* DATASET ROWS *
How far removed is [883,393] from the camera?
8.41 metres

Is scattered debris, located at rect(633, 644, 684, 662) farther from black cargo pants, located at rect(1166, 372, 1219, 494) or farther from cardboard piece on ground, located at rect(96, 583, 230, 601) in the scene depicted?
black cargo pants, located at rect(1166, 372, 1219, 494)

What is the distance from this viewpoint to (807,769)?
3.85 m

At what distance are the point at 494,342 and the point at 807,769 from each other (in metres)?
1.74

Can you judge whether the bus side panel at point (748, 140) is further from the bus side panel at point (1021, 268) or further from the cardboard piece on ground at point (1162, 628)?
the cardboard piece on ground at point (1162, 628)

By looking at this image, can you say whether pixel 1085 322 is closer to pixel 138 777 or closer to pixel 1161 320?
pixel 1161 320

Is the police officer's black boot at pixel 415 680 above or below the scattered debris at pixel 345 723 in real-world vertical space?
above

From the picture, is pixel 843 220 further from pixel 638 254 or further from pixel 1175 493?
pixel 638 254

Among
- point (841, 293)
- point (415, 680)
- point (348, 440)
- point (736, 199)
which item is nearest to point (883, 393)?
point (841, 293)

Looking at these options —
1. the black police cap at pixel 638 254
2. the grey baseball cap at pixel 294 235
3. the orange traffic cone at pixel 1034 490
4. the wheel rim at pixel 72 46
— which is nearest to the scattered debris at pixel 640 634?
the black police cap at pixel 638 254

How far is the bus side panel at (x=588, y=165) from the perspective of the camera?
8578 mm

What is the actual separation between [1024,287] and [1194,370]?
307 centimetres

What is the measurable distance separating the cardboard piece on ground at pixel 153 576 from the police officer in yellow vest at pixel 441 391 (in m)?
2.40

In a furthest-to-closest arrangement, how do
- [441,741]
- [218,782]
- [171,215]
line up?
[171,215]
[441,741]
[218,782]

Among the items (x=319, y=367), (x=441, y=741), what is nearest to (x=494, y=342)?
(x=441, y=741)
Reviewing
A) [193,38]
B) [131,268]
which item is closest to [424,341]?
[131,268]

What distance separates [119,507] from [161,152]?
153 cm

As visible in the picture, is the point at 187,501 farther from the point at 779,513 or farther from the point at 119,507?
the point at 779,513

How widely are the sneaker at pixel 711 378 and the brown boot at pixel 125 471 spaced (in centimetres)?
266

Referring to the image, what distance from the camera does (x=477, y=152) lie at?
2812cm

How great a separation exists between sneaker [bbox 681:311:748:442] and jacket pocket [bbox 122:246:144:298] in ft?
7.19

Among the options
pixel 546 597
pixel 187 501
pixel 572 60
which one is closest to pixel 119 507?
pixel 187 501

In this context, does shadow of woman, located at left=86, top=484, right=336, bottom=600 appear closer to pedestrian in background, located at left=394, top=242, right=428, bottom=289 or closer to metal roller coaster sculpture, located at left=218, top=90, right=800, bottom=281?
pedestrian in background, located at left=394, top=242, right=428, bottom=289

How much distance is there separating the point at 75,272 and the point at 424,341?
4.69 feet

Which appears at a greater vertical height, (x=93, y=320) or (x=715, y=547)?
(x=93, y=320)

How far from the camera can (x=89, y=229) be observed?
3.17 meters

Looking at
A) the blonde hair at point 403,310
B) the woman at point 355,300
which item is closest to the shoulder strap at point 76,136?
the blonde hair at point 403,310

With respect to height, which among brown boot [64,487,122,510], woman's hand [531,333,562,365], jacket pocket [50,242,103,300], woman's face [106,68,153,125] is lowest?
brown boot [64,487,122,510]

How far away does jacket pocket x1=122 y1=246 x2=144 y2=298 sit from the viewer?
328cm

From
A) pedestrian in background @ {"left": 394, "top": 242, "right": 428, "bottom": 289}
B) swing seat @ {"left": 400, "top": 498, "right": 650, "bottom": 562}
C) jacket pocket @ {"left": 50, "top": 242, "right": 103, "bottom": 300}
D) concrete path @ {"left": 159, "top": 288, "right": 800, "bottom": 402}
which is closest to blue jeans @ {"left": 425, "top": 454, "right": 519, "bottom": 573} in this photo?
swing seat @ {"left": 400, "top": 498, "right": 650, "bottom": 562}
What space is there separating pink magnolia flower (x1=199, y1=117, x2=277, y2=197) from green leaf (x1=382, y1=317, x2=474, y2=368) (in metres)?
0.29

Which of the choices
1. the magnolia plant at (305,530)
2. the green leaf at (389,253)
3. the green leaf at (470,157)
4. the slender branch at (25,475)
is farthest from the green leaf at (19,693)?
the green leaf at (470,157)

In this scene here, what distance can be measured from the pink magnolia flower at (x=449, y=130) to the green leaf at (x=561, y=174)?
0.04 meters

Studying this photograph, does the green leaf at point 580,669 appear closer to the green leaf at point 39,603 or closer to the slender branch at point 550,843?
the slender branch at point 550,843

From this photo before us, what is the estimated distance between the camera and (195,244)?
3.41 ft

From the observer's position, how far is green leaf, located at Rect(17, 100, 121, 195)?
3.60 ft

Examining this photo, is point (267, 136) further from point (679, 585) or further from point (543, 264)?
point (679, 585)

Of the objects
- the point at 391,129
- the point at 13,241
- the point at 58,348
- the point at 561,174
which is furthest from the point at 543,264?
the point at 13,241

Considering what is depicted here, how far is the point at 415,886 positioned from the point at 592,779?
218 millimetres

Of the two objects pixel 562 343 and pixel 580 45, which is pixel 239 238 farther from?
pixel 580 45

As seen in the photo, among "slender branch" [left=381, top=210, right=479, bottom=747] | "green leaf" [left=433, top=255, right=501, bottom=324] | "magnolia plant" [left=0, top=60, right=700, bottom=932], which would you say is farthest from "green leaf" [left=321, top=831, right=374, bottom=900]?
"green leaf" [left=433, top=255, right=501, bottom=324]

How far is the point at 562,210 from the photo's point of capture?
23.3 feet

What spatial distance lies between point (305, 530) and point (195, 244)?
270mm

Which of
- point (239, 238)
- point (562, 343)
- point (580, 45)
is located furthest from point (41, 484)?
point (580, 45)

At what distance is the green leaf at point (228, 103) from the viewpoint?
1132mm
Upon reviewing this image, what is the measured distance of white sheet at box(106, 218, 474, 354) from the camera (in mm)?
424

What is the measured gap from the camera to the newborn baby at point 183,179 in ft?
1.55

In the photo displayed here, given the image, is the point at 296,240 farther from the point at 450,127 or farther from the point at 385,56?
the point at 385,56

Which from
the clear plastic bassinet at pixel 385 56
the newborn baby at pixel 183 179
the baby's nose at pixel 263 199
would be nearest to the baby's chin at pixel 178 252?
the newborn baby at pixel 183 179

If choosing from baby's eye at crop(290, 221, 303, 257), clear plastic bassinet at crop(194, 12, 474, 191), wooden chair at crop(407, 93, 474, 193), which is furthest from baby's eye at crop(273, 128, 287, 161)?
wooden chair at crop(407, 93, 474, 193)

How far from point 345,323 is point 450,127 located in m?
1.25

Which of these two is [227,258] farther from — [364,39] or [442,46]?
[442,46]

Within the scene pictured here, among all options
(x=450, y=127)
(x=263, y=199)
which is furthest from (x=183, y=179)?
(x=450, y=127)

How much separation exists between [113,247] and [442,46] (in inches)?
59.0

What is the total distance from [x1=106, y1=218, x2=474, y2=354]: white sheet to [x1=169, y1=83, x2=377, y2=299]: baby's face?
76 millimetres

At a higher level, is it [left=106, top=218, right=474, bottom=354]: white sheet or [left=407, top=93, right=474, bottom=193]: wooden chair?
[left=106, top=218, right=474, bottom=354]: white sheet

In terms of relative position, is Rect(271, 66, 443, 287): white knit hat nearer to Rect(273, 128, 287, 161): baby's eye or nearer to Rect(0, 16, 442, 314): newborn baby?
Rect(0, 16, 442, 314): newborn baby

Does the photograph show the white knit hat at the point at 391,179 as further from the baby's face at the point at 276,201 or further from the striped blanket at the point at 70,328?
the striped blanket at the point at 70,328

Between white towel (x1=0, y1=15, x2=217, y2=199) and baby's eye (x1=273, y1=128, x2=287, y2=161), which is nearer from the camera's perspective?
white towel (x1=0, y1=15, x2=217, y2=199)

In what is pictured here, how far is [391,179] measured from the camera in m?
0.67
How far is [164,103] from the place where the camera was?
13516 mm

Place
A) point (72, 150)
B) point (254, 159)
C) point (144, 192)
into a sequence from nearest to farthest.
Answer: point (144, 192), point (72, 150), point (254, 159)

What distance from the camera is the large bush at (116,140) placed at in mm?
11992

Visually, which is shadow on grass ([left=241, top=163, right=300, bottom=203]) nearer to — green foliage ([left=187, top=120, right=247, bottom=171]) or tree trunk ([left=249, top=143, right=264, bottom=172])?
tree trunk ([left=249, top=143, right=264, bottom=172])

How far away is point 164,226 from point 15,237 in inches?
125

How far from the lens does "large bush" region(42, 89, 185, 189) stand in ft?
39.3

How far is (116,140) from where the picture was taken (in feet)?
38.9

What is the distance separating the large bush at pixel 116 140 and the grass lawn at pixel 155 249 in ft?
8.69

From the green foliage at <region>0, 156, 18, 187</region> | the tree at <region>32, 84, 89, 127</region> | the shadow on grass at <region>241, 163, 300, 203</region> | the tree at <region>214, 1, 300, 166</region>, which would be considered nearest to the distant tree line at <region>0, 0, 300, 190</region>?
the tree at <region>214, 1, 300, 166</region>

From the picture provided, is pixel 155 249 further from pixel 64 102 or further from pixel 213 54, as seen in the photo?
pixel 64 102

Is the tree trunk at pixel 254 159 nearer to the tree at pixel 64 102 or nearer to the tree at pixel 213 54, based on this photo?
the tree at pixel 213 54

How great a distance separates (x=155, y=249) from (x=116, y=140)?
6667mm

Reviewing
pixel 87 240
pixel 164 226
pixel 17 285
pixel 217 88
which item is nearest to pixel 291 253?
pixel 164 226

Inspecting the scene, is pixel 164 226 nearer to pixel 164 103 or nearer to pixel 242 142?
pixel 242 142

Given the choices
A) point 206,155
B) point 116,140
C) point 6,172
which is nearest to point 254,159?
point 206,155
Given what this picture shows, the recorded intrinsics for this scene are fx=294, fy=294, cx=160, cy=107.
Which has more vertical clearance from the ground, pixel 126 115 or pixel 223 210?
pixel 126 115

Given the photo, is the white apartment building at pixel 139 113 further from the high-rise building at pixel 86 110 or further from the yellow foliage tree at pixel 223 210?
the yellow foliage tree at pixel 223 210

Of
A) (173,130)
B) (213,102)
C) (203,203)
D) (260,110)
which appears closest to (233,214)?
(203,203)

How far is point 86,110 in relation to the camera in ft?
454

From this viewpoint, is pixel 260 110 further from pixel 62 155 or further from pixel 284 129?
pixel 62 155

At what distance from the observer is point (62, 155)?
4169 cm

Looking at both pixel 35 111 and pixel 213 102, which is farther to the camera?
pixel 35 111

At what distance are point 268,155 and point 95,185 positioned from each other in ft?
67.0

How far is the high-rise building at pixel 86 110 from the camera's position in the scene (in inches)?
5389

* AIM *
Quote word for word every line above, starting with the line that contains "At what distance are point" and continuing through the final line.

* FULL SOLUTION *
At what distance are point 268,155 and point 95,185 positioned from each other in ft?
67.0

How far is the high-rise building at pixel 86 110 from the camera's position in the scene (in inches)?
5389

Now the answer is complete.